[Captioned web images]
=-=-=
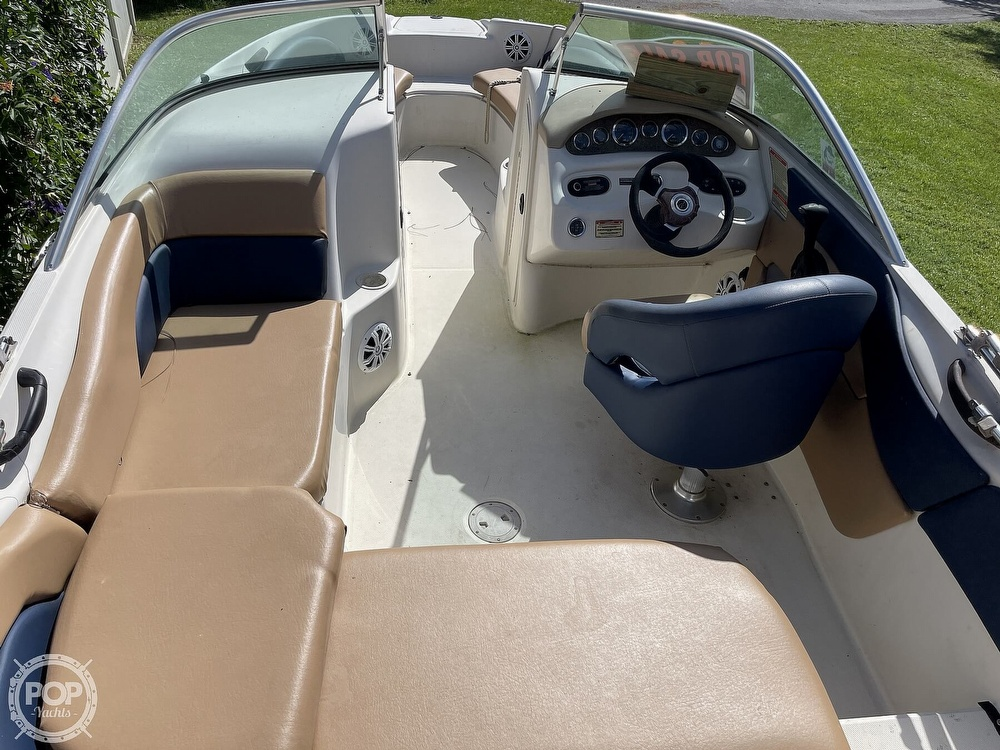 2001 Sea Ray boat for sale, model of the boat is sundeck 190 & Image # 10 of 40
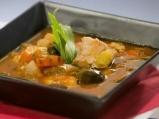 Рибена супа с домати и маслини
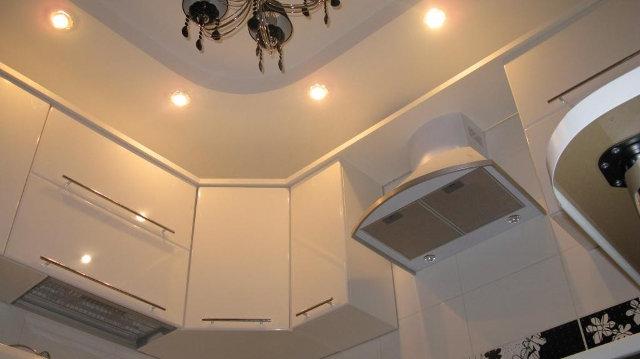 Точечные светильник по периметру потолка на кухне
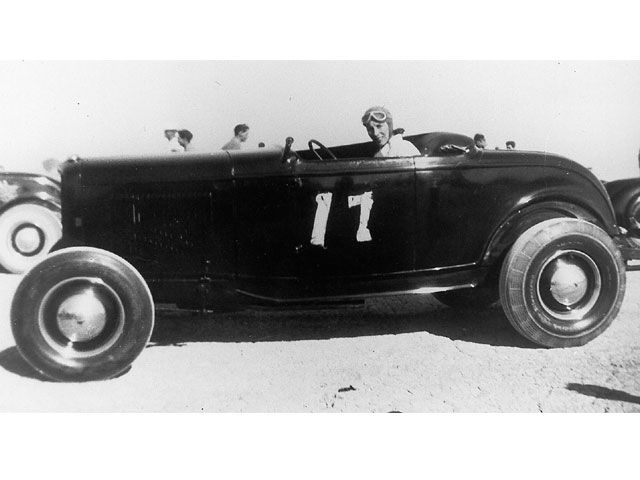 thumbnail_0702rc_11_z+the_fastest_1932_fords_from_the_early_days_of_racing+.jpg
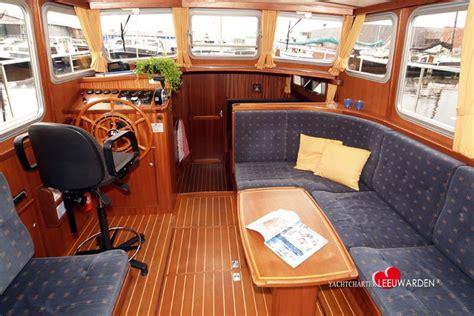 vaarbewijs leeuwarden yachtcharter leeuwarden in friesland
=-=-=
How to complete this task
Leave every picture out, and transcribe the data above exactly as it reads.

Response to this task
 2001 Sea Ray boat for sale, model of the boat is sundeck 190 & Image # 10 of 40
 Рибена супа с домати и маслини
 Точечные светильник по периметру потолка на кухне
 thumbnail_0702rc_11_z+the_fastest_1932_fords_from_the_early_days_of_racing+.jpg
 vaarbewijs leeuwarden yachtcharter leeuwarden in friesland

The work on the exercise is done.